- **INPUT**
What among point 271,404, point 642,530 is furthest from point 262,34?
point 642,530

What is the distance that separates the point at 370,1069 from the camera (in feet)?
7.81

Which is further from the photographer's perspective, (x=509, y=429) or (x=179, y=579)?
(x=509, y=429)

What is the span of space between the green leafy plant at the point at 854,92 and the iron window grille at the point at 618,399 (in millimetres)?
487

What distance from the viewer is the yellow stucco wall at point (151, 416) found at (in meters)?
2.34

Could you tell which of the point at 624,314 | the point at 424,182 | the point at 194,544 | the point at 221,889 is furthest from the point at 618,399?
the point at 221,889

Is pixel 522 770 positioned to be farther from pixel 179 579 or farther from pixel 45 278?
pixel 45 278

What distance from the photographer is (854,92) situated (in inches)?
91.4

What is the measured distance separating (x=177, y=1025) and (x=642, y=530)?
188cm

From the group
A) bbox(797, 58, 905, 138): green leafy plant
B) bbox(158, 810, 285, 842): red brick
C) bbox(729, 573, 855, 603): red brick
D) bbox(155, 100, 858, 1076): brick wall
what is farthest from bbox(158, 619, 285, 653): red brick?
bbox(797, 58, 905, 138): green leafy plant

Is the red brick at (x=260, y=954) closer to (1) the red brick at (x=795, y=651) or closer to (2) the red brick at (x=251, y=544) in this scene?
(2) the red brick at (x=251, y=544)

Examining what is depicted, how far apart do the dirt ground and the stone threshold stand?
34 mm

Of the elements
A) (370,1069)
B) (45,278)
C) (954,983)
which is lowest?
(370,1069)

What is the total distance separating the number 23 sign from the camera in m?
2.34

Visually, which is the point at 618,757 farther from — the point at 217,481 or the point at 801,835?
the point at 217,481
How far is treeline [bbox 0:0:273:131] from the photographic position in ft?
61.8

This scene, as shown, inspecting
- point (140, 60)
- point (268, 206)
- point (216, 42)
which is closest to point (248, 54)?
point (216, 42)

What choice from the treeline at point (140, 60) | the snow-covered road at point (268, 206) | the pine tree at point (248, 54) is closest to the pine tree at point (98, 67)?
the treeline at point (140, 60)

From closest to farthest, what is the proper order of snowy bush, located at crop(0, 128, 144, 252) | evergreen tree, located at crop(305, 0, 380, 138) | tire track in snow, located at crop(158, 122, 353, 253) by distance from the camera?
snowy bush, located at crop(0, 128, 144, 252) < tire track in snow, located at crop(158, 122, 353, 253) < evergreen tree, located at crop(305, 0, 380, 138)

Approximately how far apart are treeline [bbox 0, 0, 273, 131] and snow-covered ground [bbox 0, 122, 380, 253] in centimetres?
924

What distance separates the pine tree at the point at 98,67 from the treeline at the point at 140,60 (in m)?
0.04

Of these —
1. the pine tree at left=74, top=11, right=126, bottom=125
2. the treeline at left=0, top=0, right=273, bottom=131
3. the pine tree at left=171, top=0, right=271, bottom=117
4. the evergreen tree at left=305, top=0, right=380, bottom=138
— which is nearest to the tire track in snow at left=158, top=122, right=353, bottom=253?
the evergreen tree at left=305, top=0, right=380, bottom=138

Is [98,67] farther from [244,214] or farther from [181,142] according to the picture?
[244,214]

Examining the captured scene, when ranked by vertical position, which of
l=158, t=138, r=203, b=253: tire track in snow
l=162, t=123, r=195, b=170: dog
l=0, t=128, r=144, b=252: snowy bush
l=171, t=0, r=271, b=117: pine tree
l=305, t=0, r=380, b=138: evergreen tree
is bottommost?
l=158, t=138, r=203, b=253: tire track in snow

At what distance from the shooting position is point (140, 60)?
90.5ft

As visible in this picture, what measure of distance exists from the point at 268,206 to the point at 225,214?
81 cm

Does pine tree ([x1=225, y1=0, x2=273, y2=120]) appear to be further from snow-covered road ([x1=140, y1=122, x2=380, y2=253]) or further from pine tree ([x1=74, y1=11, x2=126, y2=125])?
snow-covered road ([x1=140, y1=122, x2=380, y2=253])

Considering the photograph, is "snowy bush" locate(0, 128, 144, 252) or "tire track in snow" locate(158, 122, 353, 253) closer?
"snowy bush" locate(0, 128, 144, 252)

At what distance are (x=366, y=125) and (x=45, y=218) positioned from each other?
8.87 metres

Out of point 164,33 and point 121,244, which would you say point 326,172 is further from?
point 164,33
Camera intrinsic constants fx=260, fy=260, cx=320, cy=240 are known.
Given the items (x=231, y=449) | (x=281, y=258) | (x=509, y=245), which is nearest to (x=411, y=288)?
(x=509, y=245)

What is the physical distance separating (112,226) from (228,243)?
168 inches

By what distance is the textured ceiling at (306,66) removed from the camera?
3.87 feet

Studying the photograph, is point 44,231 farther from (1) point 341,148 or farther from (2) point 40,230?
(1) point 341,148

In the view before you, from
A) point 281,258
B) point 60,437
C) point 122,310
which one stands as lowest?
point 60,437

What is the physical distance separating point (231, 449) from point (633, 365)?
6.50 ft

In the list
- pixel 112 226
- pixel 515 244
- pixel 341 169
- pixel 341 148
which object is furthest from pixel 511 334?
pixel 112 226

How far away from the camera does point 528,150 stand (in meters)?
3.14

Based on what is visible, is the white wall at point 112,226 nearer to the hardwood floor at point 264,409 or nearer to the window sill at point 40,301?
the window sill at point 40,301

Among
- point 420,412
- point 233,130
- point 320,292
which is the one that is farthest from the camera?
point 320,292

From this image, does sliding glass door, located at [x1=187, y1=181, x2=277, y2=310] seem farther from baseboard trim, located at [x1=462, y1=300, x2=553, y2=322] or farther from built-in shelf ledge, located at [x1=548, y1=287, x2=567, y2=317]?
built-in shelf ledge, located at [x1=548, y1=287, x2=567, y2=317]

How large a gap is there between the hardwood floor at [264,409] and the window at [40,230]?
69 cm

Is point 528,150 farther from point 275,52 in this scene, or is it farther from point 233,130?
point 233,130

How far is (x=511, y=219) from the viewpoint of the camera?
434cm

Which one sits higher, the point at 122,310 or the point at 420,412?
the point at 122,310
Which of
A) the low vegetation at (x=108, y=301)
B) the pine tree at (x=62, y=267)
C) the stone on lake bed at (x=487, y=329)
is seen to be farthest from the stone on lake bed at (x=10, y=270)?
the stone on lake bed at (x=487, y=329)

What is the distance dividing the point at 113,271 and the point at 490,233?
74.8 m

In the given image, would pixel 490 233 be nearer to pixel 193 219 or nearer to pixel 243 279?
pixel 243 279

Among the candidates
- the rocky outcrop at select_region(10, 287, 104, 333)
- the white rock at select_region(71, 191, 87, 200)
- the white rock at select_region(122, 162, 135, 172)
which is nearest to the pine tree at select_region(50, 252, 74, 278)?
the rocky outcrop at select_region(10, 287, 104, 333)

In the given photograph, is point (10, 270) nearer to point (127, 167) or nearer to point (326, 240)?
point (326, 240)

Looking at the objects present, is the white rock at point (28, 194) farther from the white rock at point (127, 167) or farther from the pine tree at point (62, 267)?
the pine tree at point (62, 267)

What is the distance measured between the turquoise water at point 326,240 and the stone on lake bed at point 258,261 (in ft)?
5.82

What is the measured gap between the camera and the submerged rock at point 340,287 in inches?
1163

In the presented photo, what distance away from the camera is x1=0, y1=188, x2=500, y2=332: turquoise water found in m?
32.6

- **REQUIRED WORK**
Quote all the records. Keep every word exact.

- **TASK RESULT**
What among point 271,404, point 642,530 is furthest from point 262,34?
point 642,530

What is the distance that separates the point at 370,1069 from the camera (in feet)?
7.81

Which is further from the photographer's perspective, (x=509, y=429) or (x=179, y=579)?
(x=509, y=429)

What is the span of space between the green leafy plant at the point at 854,92 and the iron window grille at the point at 618,399 (in millimetres)?
487

What distance from the viewer is the yellow stucco wall at point (151, 416) found at (in meters)?
2.34

Could you tell which of the point at 624,314 | the point at 424,182 | the point at 194,544 | the point at 221,889 is furthest from the point at 618,399?
the point at 221,889

Is pixel 522 770 positioned to be farther from pixel 179 579 or farther from pixel 45 278?
pixel 45 278

What distance from the photographer is (854,92) situated (in inches)?
91.4

What is the measured distance separating (x=177, y=1025) and (x=642, y=530)?
188cm

From the group
A) bbox(797, 58, 905, 138): green leafy plant
B) bbox(158, 810, 285, 842): red brick
C) bbox(729, 573, 855, 603): red brick
D) bbox(155, 100, 858, 1076): brick wall
what is farthest from bbox(158, 619, 285, 653): red brick?
bbox(797, 58, 905, 138): green leafy plant

Is the red brick at (x=260, y=954) closer to (1) the red brick at (x=795, y=651) or closer to (2) the red brick at (x=251, y=544) in this scene?
(2) the red brick at (x=251, y=544)

Examining what is depicted, how far apart do the dirt ground and the stone threshold stand?
34 mm

Of the elements
A) (370,1069)
B) (45,278)
C) (954,983)
which is lowest?
(370,1069)

What is the total distance separating the number 23 sign from the camera in m?
2.34

Visually, which is the point at 618,757 farther from — the point at 217,481 or the point at 801,835?
the point at 217,481
How far is treeline [bbox 0:0:273:131] from the photographic position in ft?
61.8

This scene, as shown, inspecting
- point (140, 60)
- point (268, 206)
- point (216, 42)
which is closest to point (248, 54)?
point (216, 42)

What choice from the treeline at point (140, 60) | the snow-covered road at point (268, 206) | the pine tree at point (248, 54) is closest to the pine tree at point (98, 67)?
the treeline at point (140, 60)

From closest to farthest, what is the proper order of snowy bush, located at crop(0, 128, 144, 252) | evergreen tree, located at crop(305, 0, 380, 138) | tire track in snow, located at crop(158, 122, 353, 253) by distance from the camera?
snowy bush, located at crop(0, 128, 144, 252) < tire track in snow, located at crop(158, 122, 353, 253) < evergreen tree, located at crop(305, 0, 380, 138)

Approximately how far apart are treeline [bbox 0, 0, 273, 131] and snow-covered ground [bbox 0, 122, 380, 253] in centimetres?
924

What distance separates the pine tree at the point at 98,67 from the treeline at the point at 140,60 (in m)?
0.04

Of these —
1. the pine tree at left=74, top=11, right=126, bottom=125
2. the treeline at left=0, top=0, right=273, bottom=131
3. the pine tree at left=171, top=0, right=271, bottom=117
4. the evergreen tree at left=305, top=0, right=380, bottom=138
— which is nearest to the tire track in snow at left=158, top=122, right=353, bottom=253?
the evergreen tree at left=305, top=0, right=380, bottom=138

Is [98,67] farther from [244,214] or farther from [181,142] according to the picture?
[244,214]

Examining the captured scene, when ranked by vertical position, which of
l=158, t=138, r=203, b=253: tire track in snow
l=162, t=123, r=195, b=170: dog
l=0, t=128, r=144, b=252: snowy bush
l=171, t=0, r=271, b=117: pine tree
l=305, t=0, r=380, b=138: evergreen tree
is bottommost?
l=158, t=138, r=203, b=253: tire track in snow

At what distance from the shooting position is point (140, 60)?
90.5ft

As visible in this picture, what measure of distance exists from the point at 268,206 to the point at 225,214?
81 cm

Does pine tree ([x1=225, y1=0, x2=273, y2=120]) appear to be further from snow-covered road ([x1=140, y1=122, x2=380, y2=253]) or further from pine tree ([x1=74, y1=11, x2=126, y2=125])?
snow-covered road ([x1=140, y1=122, x2=380, y2=253])

Considering the photograph, is "snowy bush" locate(0, 128, 144, 252) or "tire track in snow" locate(158, 122, 353, 253) closer?
"snowy bush" locate(0, 128, 144, 252)

At what distance are (x=366, y=125) and (x=45, y=218) positioned from each other?
8.87 metres

Out of point 164,33 and point 121,244, which would you say point 326,172 is further from?
point 164,33
Camera intrinsic constants fx=260, fy=260, cx=320, cy=240 are known.
Given the items (x=231, y=449) | (x=281, y=258) | (x=509, y=245), which is nearest to (x=411, y=288)?
(x=509, y=245)

What is the physical distance separating (112,226) from (228,243)?
168 inches

By what distance is the textured ceiling at (306,66) removed from the camera?
3.87 feet

Studying the photograph, is point 44,231 farther from (1) point 341,148 or farther from (2) point 40,230?
(1) point 341,148

In the view before you, from
A) point 281,258
B) point 60,437
C) point 122,310
which one stands as lowest?
point 60,437

What is the physical distance separating point (231, 449) from point (633, 365)?
6.50 ft

In the list
- pixel 112 226
- pixel 515 244
- pixel 341 169
- pixel 341 148
which object is furthest from pixel 511 334?
pixel 112 226

How far away from the camera does point 528,150 stand (in meters)?
3.14

Based on what is visible, is the white wall at point 112,226 nearer to the hardwood floor at point 264,409 or nearer to the window sill at point 40,301?
the window sill at point 40,301

Among
- point 420,412
- point 233,130
- point 320,292
which is the one that is farthest from the camera?
point 320,292

From this image, does sliding glass door, located at [x1=187, y1=181, x2=277, y2=310] seem farther from baseboard trim, located at [x1=462, y1=300, x2=553, y2=322] or farther from built-in shelf ledge, located at [x1=548, y1=287, x2=567, y2=317]?
built-in shelf ledge, located at [x1=548, y1=287, x2=567, y2=317]

How large a gap is there between the hardwood floor at [264,409] and the window at [40,230]?
69 cm

Is point 528,150 farther from point 275,52 in this scene, or is it farther from point 233,130?
point 233,130

How far is (x=511, y=219) from the viewpoint of the camera?
434cm

Which one sits higher, the point at 122,310 or the point at 420,412?
the point at 122,310
Which of
A) the low vegetation at (x=108, y=301)
B) the pine tree at (x=62, y=267)
C) the stone on lake bed at (x=487, y=329)
is seen to be farthest from the stone on lake bed at (x=10, y=270)?
the stone on lake bed at (x=487, y=329)

What is the distance dividing the point at 113,271 and the point at 490,233?
74.8 m

In the given image, would pixel 490 233 be nearer to pixel 193 219 or nearer to pixel 243 279?
pixel 243 279

Among the candidates
- the rocky outcrop at select_region(10, 287, 104, 333)
- the white rock at select_region(71, 191, 87, 200)
- the white rock at select_region(122, 162, 135, 172)
which is nearest to the pine tree at select_region(50, 252, 74, 278)?
the rocky outcrop at select_region(10, 287, 104, 333)

In the given photograph, is point (10, 270) nearer to point (127, 167) or nearer to point (326, 240)?
point (326, 240)

Looking at the objects present, is the white rock at point (28, 194) farther from the white rock at point (127, 167) or farther from the pine tree at point (62, 267)?
the pine tree at point (62, 267)

What is the distance measured between the turquoise water at point 326,240 and the stone on lake bed at point 258,261 (in ft)?
5.82

What is the measured gap between the camera and the submerged rock at point 340,287 in inches?
1163

In the presented photo, what distance away from the camera is x1=0, y1=188, x2=500, y2=332: turquoise water found in m?
32.6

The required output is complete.